| 02:33 Uhr

Kreissportbund will Kreisreform stoppen

Blumen von Detlev Leissner für die langjährige KSB-Geschäftsführerin Petra Köckritz. Sie ist jetzt auch Vorstandsmitglied.
Blumen von Detlev Leissner für die langjährige KSB-Geschäftsführerin Petra Köckritz. Sie ist jetzt auch Vorstandsmitglied. FOTO: Böttcher
Finsterwalde. Vom Kreissporttag Elbe-Elster geht ein deutliches Signal gegen die Pläne der Landesregierung zur Kreisstrukturreform aus. Bei einer Gegenstimme verabschiedeten Vertreter von 31 Vereinen am Montagabend in der Gaststätte Alt Nauendorf in Finsterwalde einen entsprechenden Beschluss. Gabi Böttcher

"Das Ehrenamt schützen - die Kreisgebietsreform verhindern" ist somit der Antrag des Kreissportbundes Elbe-Elster überschrieben, der am 19. November bei der Mitgliederversammlung des Landessportbundes Brandenburg als Beschlussempfehlung eingebracht werden soll. Gleichzeitig stimmten die Abgesandten der Vereine in Finsterwalde einer Satzungsänderung zu. Diese stellt sicher, dass Beschlüsse zur Änderung der Struktur des Kreissportbundes (KSB) von mindestens zwei Dritteln der im KSB vereinten Vereine gefasst werden müssen. Mit Vertretern aus 31 von derzeit insgesamt 194 Vereinen und mehr als 15 000 Mitgliedern im KSB hätte das also am Montag nicht geschehen können.

Detlev Leissner erneuerte die bereits im Mai deutlich formulierte Position des Vorstandes. Am Morgen nach Mühlberg zu den Ruderern fahren und um 14 Uhr in Finsterwalde bei den Radsportlern sein - das ginge. Nicht jedoch, diese Terminkette in Mühlberg und Forst wahrzunehmen. Eine Betreuung der Vereine in der bisherigen Qualität sei im geplanten Großkreis nicht zu leisten. "Wir werden alles daran setzen, unabhängig von politischen Strukturen selbstständig zu bleiben", betonte Leissner.
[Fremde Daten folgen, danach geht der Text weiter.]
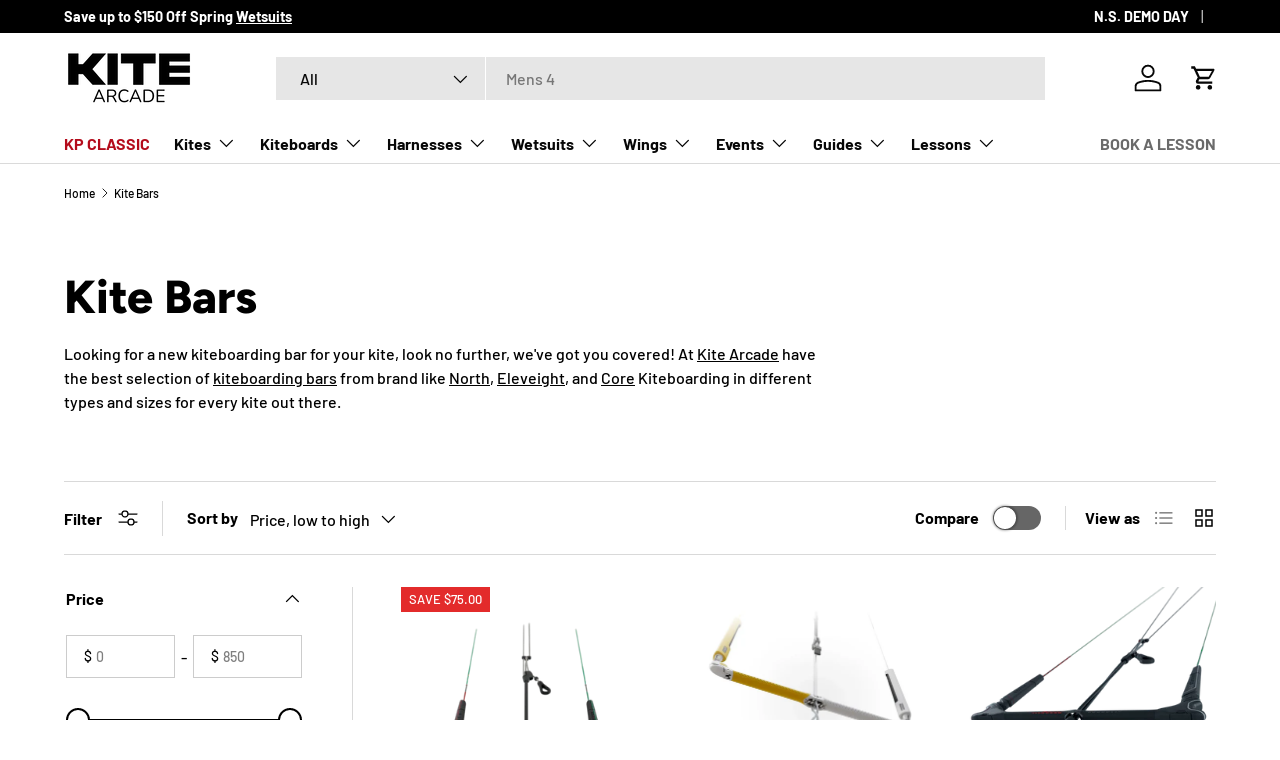

--- FILE ---
content_type: text/javascript
request_url: https://www.kitearcade.com/cdn/shop/t/17/assets/facet-filters.js?v=147694653894394038071754499034
body_size: 1361
content:
if(!customElements.get("facet-filters")){class FacetFilters extends SideDrawer{connectedCallback(){this.init()}disconnectedCallback(){window.removeEventListener("popstate",this.historyChangeHandler),this.breakpointChangeHandler&&window.removeEventListener("on:breakpoint-change",this.breakpointChangeHandler)}init(){this.filteringEnabled=this.dataset.filtering==="true",this.sortingEnabled=this.dataset.sorting==="true",this.form=document.getElementById("facets"),this.results=document.getElementById("filter-results"),this.expanded=[],this.filterChangeTimeout=null,this.handleBreakpointChange(),this.addElements(),this.addListeners(),this.historyChangeHandler=this.historyChangeHandler||this.handleHistoryChange.bind(this),window.addEventListener("popstate",this.historyChangeHandler)}addElements(){this.filteringEnabled&&(this.filters=this.querySelector(".facets__filters"),this.activeFilters=this.querySelector(".facets__active-filters"),this.activeFiltersList=this.querySelector(".active-filters"),this.activeFiltersHeader=this.querySelector(".active-filters-header"),this.footer=this.querySelector(".facets__footer")),this.sortingEnabled&&(this.mobileSortByOptions=this.querySelectorAll(".js-drawer-sort-by"),this.desktopSortBy=document.querySelector(".products-toolbar__sort"))}addListeners(){this.filteringEnabled&&(this.breakpointChangeHandler=this.breakpointChangeHandler||this.handleBreakpointChange.bind(this),this.filters.addEventListener("click",this.handleFiltersClick.bind(this)),this.filters.addEventListener("input",this.handleFilterChange.bind(this)),this.filters.addEventListener("change",this.handleFilterChange.bind(this)),this.activeFilters.addEventListener("click",this.handleActiveFiltersClick.bind(this)),window.addEventListener("on:breakpoint-change",this.breakpointChangeHandler)),this.sortingEnabled&&this.desktopSortBy.addEventListener("change",this.handleFilterChange.bind(this))}handleBreakpointChange(){theme.mediaMatches.lg?(this.setAttribute("open",""),this.setAttribute("aria-hidden","false"),this.removeAttribute("aria-modal"),this.removeAttribute("role")):(this.close(),this.setAttribute("role","dialog"),this.setAttribute("aria-modal","true"),this.setAttribute("aria-hidden","true"),this.hidden=!1)}handleFilterChange(evt){if(evt.type==="change"&&!(evt.target.id?.includes("price-range")||evt.target.id?.includes("sort-by"))||evt.target.id?.includes("price-range")&&evt.constructor.name==="InputEvent")return;const timeoutDelay=500;clearTimeout(this.filterChangeTimeout),this.filterChangeTimeout=setTimeout(()=>{const formData=new FormData(this.form),searchParams=new URLSearchParams(formData),emptyParams=[];if(this.sortingEnabled){let currentSortBy=searchParams.get("sort_by");evt.target.tagName==="CUSTOM-SELECT"&&this.mobileSortByOptions.forEach(option=>{option.checked=option.value===evt.detail.selectedValue,currentSortBy=evt.detail.selectedValue}),searchParams.set("sort_by",currentSortBy)}searchParams.forEach((value,key)=>{value||emptyParams.push(key)}),emptyParams.forEach(key=>{searchParams.delete(key)}),this.applyFilters(searchParams.toString(),evt)},timeoutDelay)}handleFiltersClick(evt){const{target}=evt;if(target.matches(".js-clear-filter")&&(evt.preventDefault(),this.applyFilters(new URL(evt.target.href).searchParams.toString(),evt)),target.matches(".js-show-more")){const filter=target.closest(".filter");target.remove(),filter.querySelectorAll("li").forEach(el=>{el.classList.remove("js-hidden")}),this.expanded.includes(filter.id)||this.expanded.push(filter.id)}}handleActiveFiltersClick(evt){evt.target.tagName==="A"&&(evt.preventDefault(),this.applyFilters(new URL(evt.target.href).searchParams.toString(),evt))}handleHistoryChange(evt){if(evt.state!==null){let searchParams="";evt.state&&evt.state.searchParams&&({searchParams}=evt.state),this.applyFilters(searchParams,null,!1)}}async applyFilters(searchParams,evt,updateUrl=!0){try{const activeElementId=document.activeElement.id,customPagination=document.querySelector("custom-pagination");customPagination&&(customPagination.dataset.pauseInfiniteScroll="true"),this.results.classList.add("is-loading");const closeBtn=this.querySelector(".js-close-drawer-mob");closeBtn.ariaDisabled="true",closeBtn.classList.add("is-loading");let fetchUrl=`${window.location.pathname}?${searchParams}`;this.form.dataset.filterSectionId&&(fetchUrl+=`&section_id=${this.form.dataset.filterSectionId}`),this.applyFiltersFetchAbortController&&this.applyFiltersFetchAbortController.abort("Request changed"),this.applyFiltersFetchAbortController=new AbortController;const response=await fetch(fetchUrl,{method:"GET",signal:this.applyFiltersFetchAbortController.signal});if(response.ok){const tmpl=document.createElement("template");tmpl.innerHTML=await response.text(),this.form.querySelectorAll("details-disclosure > details").forEach(existingFilter=>{const target=tmpl.content.getElementById(existingFilter.id);target&&(target.open=existingFilter.open)}),tmpl.content.querySelectorAll("#facets details-disclosure > details").forEach(newFilter=>{this.expanded.includes(newFilter.id)&&(newFilter.querySelectorAll(".js-hidden").forEach(listItem=>{listItem.classList.remove("js-hidden")}),newFilter.querySelector(".filter__more")?.remove())}),this.form.innerHTML=tmpl.content.getElementById("facets").innerHTML,closeBtn.innerText=tmpl.content.querySelector(".js-close-drawer-mob").innerText;const currentResultsUl=this.results.querySelector("ul");this.currentResultsClass=currentResultsUl?this.results.querySelector("ul").getAttribute("class"):this.currentResultsClass,this.results.innerHTML=tmpl.content.getElementById("filter-results").innerHTML;const newResultsUl=this.results.querySelector("ul");if(newResultsUl&&this.currentResultsClass&&newResultsUl.setAttribute("class",this.currentResultsClass),this.addElements(),this.addListeners(),customPagination&&customPagination.reload&&customPagination.reload(),updateUrl&&FacetFilters.updateURL(searchParams),this.results.getBoundingClientRect().top<0){let headerHeight=0;document.querySelector('store-header[data-is-sticky="true"]')&&(headerHeight=Number.parseInt(getComputedStyle(this.parentElement).getPropertyValue("--header-height").replace("px",""),10)||0),window.scrollTo({top:this.results.getBoundingClientRect().top+window.scrollY-headerHeight-45,behavior:"smooth"})}closeBtn.classList.remove("is-loading"),closeBtn.removeAttribute("aria-disabled"),customPagination&&(customPagination.dataset.pauseInfiniteScroll="false"),activeElementId&&document.getElementById(activeElementId)?.focus(),document.dispatchEvent(new CustomEvent("on:facet-filters:updated"),{bubbles:!0})}}catch(error){console.warn(error)}finally{this.results.classList.remove("is-loading")}}static updateURL(searchParams){window.history.pushState({searchParams},"",`${window.location.pathname}${searchParams&&"?".concat(searchParams)}`)}}customElements.define("facet-filters",FacetFilters)}
//# sourceMappingURL=/cdn/shop/t/17/assets/facet-filters.js.map?v=147694653894394038071754499034
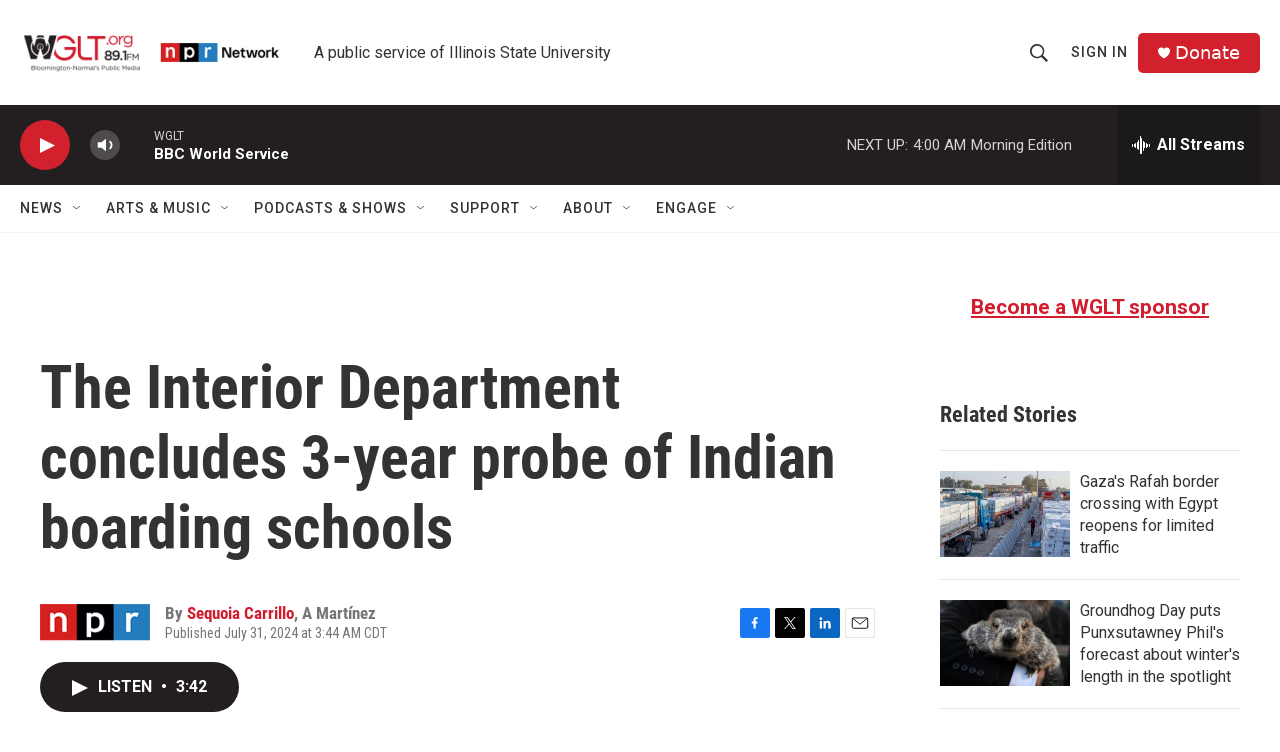

--- FILE ---
content_type: text/html; charset=utf-8
request_url: https://www.google.com/recaptcha/api2/aframe
body_size: 269
content:
<!DOCTYPE HTML><html><head><meta http-equiv="content-type" content="text/html; charset=UTF-8"></head><body><script nonce="NtLY86MUXvWZRdSfA7vJLA">/** Anti-fraud and anti-abuse applications only. See google.com/recaptcha */ try{var clients={'sodar':'https://pagead2.googlesyndication.com/pagead/sodar?'};window.addEventListener("message",function(a){try{if(a.source===window.parent){var b=JSON.parse(a.data);var c=clients[b['id']];if(c){var d=document.createElement('img');d.src=c+b['params']+'&rc='+(localStorage.getItem("rc::a")?sessionStorage.getItem("rc::b"):"");window.document.body.appendChild(d);sessionStorage.setItem("rc::e",parseInt(sessionStorage.getItem("rc::e")||0)+1);localStorage.setItem("rc::h",'1770023365505');}}}catch(b){}});window.parent.postMessage("_grecaptcha_ready", "*");}catch(b){}</script></body></html>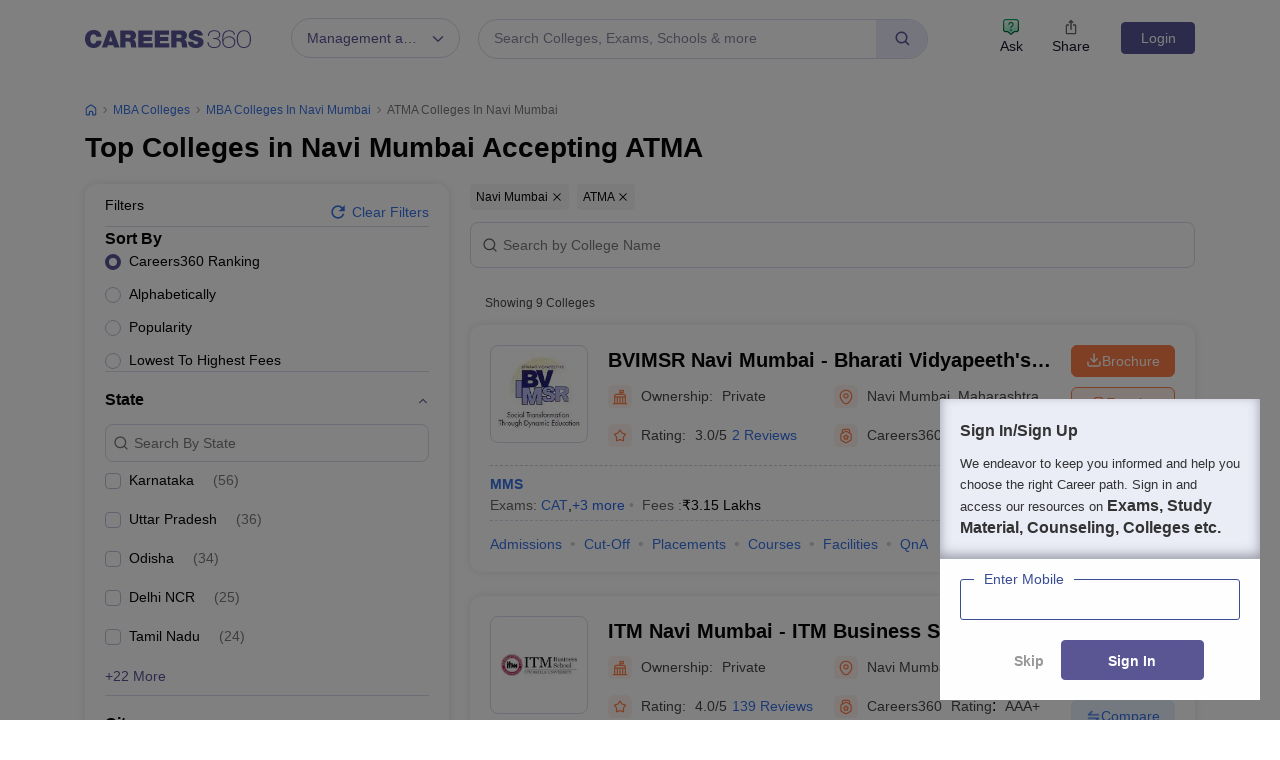

--- FILE ---
content_type: text/html; charset=UTF-8
request_url: https://geolocation-db.com/json/
body_size: 68
content:
{"country_code":"US","country_name":"United States","city":null,"postal":null,"latitude":37.751,"longitude":-97.822,"IPv4":"3.142.243.165","state":null}

--- FILE ---
content_type: text/html; charset=utf-8
request_url: https://www.google.com/recaptcha/api2/aframe
body_size: 181
content:
<!DOCTYPE HTML><html><head><meta http-equiv="content-type" content="text/html; charset=UTF-8"></head><body><script nonce="LmOTD8kxa2e6tmr92GI6rg">/** Anti-fraud and anti-abuse applications only. See google.com/recaptcha */ try{var clients={'sodar':'https://pagead2.googlesyndication.com/pagead/sodar?'};window.addEventListener("message",function(a){try{if(a.source===window.parent){var b=JSON.parse(a.data);var c=clients[b['id']];if(c){var d=document.createElement('img');d.src=c+b['params']+'&rc='+(localStorage.getItem("rc::a")?sessionStorage.getItem("rc::b"):"");window.document.body.appendChild(d);sessionStorage.setItem("rc::e",parseInt(sessionStorage.getItem("rc::e")||0)+1);localStorage.setItem("rc::h",'1769942203401');}}}catch(b){}});window.parent.postMessage("_grecaptcha_ready", "*");}catch(b){}</script></body></html>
Dieser Kreissporttag sei einer der politischsten seit 1992. Und es gehe dabei nicht um Parteipolitik. Gemeinsam mit Petra Köckritz wird Detlev Leissner schon am kommenden Dienstag an der Bittschriftenlinde in Potsdam zu den Erstunterzeichnern der Volksinitiative gehören, die die Kreisreform stoppen möchte.

Petra Köckritz ist nach einem weiteren Beschluss vom Montagabend nunmehr einstimmig als langjährige Geschäftsführerin in den Vorstand des KSB aufgenommen worden. "Ich bin ganz stolz. Das ist eine Anerkennung für meine langjährige Arbeit und ein Vertrauensbeweis", sagt die 50-Jährige. Umsetzungs- und Entscheidungsprozesse könnten somit effizienter verlaufen, hatte KSB-Vorsitzender Detlev Leissner unterstrichen.

Vereine neu im Kreissportbund: FC Sängerstadt Finsterwalde, Reitverein am Rückersdorfer Quelleck, Reitverein Mahdel und Sportkegler Finsterwalde.

Der Mitgliedsbeitrag bleibt mit 1,60 Euro je Mitglied/Jahr stabil.

Die Form der Sportlerehrung wird bis 2017 in praktizierter Art fortgeführt. Für neue Ideen und Vorschläge ist man offen.